SOURCE DOCUMENT:
↓↓↓

With Gun Ban Not Working, Politicians In Britain Now Want To Ban Knives Nationwide, by Tyler Durden

A once great country continues to plummet. From Tyler Durden at zerohedge.com:

If ever we needed proof of the expression that “guns don’t kill people, people kill people” look no further than Britain, where families may have to start practicing cutting their steak and bread at dinner with a spoon. This is, of course, because Britain’s politicians have now made the absurdly ridiculous move to call for the banning of what Reason magazine called “the most useful tool ever invented” – the knife.

Reason reported this morning that British politicians have “declared war on knives” and are moving swiftly to try and ban them, since gun laws aren’t working to help stop crime altogether:

Having failed to disarm criminals with gun controls that they defy, British politicians are now turning their attention to implementing something new and different: knife control. Because criminals will be much more respectful of knife laws than of those targeted at firearms, I guess.

“No excuses: there is never a reason to carry a knife. Anyone who does will be caught, and they will feel the full force of the law,” London’s Mayor Sadiq Khan tweeted on April 8.

Not to be outdone, his predecessor, Boris Johnson, currently Foreign Secretary, called for increased use of stop-and-search powers by police. “You have got to stop them, you have got to search them and you have got to take the knives out of their possession.”

↑↑↑

TASK TO CARRY OUT: According to the article on knife control in Britain, what position did Boris Johnson hold at the time?

RECORDS PROVIDED:
↓↓↓

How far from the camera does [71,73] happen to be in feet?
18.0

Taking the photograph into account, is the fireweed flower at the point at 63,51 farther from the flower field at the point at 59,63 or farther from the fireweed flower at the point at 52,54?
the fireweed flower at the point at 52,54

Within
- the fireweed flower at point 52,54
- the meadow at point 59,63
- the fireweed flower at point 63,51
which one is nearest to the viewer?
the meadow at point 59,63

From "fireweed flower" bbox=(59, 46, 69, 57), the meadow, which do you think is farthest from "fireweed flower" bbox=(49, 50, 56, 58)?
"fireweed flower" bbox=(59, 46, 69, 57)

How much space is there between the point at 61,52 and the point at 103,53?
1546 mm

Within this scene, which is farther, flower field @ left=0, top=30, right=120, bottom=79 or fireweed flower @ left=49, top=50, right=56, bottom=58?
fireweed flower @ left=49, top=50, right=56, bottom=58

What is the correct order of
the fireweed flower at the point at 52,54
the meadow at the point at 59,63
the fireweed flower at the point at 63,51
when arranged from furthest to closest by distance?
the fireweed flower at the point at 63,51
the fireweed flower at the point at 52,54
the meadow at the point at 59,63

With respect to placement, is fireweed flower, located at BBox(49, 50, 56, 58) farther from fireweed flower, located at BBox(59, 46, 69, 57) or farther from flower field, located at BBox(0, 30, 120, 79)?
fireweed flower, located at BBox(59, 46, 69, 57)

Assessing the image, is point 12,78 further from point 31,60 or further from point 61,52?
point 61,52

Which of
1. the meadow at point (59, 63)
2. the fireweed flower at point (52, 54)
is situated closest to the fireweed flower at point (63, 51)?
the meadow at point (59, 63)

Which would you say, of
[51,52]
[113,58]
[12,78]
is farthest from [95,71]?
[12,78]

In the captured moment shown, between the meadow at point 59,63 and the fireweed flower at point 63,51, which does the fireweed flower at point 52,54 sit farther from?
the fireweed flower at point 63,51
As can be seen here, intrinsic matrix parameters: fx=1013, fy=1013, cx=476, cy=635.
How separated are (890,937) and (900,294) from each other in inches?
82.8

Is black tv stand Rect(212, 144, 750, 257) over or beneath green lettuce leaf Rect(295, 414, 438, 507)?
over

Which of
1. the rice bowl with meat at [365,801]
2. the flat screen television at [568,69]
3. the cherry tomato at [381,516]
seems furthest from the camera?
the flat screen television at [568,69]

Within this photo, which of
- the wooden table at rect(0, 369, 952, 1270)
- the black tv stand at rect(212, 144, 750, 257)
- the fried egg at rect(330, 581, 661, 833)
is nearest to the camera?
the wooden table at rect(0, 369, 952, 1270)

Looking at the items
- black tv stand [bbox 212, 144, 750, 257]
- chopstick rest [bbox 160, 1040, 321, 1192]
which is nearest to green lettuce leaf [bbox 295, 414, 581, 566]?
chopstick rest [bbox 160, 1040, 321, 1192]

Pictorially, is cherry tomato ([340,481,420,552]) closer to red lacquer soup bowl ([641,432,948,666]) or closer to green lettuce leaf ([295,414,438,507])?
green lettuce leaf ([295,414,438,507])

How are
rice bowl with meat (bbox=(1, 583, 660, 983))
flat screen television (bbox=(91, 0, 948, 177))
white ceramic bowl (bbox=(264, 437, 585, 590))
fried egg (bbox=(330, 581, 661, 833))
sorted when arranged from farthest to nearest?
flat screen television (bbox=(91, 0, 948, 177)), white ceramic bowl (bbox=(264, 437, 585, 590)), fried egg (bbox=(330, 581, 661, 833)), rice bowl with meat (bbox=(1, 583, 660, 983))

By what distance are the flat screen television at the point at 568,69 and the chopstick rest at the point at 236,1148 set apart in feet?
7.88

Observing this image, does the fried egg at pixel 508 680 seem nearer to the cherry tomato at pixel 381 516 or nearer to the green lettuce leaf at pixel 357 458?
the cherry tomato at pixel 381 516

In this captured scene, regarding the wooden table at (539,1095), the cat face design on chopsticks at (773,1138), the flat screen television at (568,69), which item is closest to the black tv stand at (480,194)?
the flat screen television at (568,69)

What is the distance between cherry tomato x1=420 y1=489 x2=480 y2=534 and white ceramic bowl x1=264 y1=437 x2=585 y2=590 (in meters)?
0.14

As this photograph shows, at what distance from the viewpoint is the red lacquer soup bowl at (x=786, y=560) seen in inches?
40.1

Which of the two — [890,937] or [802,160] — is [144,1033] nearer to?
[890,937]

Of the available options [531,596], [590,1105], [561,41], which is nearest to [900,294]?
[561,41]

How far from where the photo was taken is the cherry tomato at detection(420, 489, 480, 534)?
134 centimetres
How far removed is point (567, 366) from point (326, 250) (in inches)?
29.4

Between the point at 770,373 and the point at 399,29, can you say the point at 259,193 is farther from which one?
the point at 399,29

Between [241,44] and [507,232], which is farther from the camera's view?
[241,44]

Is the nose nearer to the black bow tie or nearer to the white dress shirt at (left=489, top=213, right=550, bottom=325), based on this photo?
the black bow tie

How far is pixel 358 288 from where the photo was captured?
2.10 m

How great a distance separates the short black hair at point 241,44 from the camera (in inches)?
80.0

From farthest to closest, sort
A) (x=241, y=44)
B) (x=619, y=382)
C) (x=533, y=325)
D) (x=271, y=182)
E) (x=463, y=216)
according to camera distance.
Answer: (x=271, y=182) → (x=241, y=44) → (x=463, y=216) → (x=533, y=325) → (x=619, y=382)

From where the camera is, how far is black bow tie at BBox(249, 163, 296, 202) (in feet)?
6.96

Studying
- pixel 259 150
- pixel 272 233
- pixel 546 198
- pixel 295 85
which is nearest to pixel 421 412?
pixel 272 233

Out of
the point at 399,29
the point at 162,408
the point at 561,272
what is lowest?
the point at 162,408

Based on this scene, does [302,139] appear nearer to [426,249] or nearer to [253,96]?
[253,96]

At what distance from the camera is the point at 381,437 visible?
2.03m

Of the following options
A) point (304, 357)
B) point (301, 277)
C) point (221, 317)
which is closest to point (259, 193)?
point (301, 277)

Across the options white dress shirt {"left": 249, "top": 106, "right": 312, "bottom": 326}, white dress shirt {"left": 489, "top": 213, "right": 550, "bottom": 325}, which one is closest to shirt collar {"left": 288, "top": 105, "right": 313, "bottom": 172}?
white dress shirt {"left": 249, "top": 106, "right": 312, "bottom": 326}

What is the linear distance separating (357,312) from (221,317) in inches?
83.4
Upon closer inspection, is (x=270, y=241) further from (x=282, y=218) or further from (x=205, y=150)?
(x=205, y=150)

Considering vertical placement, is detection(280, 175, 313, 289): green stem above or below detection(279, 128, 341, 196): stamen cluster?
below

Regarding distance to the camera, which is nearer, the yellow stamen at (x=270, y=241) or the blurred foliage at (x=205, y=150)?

↑↑↑

SOLUTION: Foreign Secretary